• _Text shown_
As a former night nurse in a hospital with a nursery, I have bottle fed many
scores of newborns--although I admit I seldom gave the same baby more than
two or three feeds.  Having been a nursing mother myself, I tried to make it
as much like breastfeeding as I could, with lots of body contact, switching
sides, following the baby's pace, and trying to let the baby latch onto the
bottle instead of just poking it in.  Of course, the not-very-satisfactory
tool I had to work with was the fast flow teat that US formula companies
supply to US hospitals.

To tell the truth, bottle feeding was kinda fun.  But it was nothing like the
"real" feedings I had done with my own babies at my breast.  I think the main
reason it was different was that there was little or no hormonal response in
me--no CCK, no oxytocin--so I didn't feel any connection with the baby.

Collected data:
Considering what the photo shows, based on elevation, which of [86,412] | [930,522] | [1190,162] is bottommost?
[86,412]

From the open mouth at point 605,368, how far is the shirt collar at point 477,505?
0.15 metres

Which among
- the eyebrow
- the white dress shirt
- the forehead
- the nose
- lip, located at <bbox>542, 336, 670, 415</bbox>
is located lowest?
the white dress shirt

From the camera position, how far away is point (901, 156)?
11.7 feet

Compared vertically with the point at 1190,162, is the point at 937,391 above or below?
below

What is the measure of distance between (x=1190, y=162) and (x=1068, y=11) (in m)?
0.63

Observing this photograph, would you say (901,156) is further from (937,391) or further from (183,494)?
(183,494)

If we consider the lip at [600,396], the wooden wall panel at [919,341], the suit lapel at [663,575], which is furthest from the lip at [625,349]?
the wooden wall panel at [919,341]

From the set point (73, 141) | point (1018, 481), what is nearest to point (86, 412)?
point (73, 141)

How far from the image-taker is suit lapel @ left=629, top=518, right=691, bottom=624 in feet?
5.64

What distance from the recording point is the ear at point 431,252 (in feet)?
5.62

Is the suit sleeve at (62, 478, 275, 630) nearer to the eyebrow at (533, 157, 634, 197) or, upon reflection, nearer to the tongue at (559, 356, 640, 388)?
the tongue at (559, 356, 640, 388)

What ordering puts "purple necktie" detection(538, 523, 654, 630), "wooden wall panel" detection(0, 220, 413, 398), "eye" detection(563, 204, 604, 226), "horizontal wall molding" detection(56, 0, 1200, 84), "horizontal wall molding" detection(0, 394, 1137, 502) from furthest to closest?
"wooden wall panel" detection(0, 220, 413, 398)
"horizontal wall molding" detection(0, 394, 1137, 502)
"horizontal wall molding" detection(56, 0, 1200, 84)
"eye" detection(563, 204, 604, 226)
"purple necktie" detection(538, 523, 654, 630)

• _Exercise brief_
Copy the passage on bottle feeding newborns word for word, from "To tell the" to "with the baby.".

• _Response to the task_
To tell the truth, bottle feeding was kinda fun.  But it was nothing like the
"real" feedings I had done with my own babies at my breast.  I think the main
reason it was different was that there was little or no hormonal response in
me--no CCK, no oxytocin--so I didn't feel any connection with the baby.